Friday, October 29, 2010

Analysis Techniques

Now and again, it's a good idea to revisit old thoughts and ideas, to dredge them up again and expose them to the light of day. One of the things that I have spent a lot of time thinking about is the analysis techniques that I'm using during examinations, and in particular taking a step forward and seeing how those techniques stack up against some of the threats and issues that are being seen.
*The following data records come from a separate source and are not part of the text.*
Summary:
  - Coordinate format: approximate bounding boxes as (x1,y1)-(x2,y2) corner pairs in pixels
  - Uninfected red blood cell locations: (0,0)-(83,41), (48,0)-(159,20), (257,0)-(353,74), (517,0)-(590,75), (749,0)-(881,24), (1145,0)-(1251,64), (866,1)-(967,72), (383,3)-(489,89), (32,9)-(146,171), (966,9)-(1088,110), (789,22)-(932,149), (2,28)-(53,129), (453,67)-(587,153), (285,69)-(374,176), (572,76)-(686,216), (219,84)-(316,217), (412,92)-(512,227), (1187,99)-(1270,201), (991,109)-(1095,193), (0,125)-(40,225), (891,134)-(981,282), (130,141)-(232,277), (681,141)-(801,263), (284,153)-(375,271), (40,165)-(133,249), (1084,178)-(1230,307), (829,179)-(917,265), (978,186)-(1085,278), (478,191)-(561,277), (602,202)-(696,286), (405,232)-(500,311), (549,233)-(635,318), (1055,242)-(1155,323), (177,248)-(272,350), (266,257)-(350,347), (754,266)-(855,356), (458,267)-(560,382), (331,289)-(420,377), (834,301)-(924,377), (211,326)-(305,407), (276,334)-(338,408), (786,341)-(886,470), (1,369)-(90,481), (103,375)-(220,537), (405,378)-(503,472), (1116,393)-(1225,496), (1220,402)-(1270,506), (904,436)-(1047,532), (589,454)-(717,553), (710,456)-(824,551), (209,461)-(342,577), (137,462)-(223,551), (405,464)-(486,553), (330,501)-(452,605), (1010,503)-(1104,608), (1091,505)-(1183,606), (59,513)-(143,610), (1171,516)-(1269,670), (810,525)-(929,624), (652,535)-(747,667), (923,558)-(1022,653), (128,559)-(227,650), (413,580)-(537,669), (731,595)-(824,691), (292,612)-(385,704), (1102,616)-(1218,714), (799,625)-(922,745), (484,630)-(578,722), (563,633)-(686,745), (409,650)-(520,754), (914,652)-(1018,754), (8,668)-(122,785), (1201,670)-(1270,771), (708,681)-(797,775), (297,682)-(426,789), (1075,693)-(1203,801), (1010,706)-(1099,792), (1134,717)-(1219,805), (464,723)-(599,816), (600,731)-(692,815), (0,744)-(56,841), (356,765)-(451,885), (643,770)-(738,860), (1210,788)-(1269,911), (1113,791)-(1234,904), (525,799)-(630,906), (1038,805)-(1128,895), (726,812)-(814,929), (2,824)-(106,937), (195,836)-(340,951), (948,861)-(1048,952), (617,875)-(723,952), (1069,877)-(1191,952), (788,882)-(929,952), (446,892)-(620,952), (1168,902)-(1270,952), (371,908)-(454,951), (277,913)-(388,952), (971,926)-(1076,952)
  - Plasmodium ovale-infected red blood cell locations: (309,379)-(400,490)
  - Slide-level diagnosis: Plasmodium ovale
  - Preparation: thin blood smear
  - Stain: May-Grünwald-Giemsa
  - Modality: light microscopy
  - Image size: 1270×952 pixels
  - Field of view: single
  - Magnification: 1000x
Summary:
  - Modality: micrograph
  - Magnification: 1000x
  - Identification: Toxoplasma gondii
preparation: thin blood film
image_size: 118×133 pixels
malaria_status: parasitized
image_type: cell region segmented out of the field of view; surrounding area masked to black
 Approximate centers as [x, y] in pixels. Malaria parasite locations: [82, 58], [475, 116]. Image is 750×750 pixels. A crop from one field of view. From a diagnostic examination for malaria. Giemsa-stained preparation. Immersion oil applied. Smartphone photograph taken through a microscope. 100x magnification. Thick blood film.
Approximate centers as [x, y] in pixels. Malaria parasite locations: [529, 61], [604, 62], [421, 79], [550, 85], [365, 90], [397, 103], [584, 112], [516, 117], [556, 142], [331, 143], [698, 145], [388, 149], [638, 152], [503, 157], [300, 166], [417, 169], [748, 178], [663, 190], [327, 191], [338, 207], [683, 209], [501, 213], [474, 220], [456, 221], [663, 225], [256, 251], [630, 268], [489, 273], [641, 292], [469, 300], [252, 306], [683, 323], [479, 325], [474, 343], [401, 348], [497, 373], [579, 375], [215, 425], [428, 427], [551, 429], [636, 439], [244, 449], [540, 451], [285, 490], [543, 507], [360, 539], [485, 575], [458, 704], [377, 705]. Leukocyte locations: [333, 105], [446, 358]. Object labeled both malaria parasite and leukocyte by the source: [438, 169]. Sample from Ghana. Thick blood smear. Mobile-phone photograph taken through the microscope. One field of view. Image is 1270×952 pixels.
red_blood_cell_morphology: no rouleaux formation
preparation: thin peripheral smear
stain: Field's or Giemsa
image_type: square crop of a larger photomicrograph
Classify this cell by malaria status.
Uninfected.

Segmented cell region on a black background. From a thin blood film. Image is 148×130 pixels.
First, a caveat...a lot of what I think (and sometimes talk) about focuses on disk analysis. This is due to the realities of the work I (and others) do. Was a responder, many times, all I have access to is a disk image. Or, as is often the case now, I focus on disk analysis because I'm part of a team that includes folks who are way smarter and far more capable than I am in network, memory and malware analysis. So the disk stuff is a piece of the puzzle, and should be treated as such, even if it's the only piece you have.

So, there are a couple of general techniques I tend to use in analysis, and I often start with timeline analysis. This is a great analysis technique to use due to the fact that when you build a timeline from multiple data sources on and from within a system, you give yourself two things that you don't normally have through more traditional analysis techniques...context, and a greater relative level of confidence in your data. By context, we aren't simply seeing an event such as a file being created or changed...we're seeing other surrounding events that can (and often do) indicate what lead to that event occurring. The multiple data sources included in a timeline provide a great deal of information; Event Logs may show us a user login, Registry contents may provide additional indications of that login, we may see indicators of web browsing activity, perhaps opening an email attachment, etc...all of which may provide us with the context of the event in which we are most interested.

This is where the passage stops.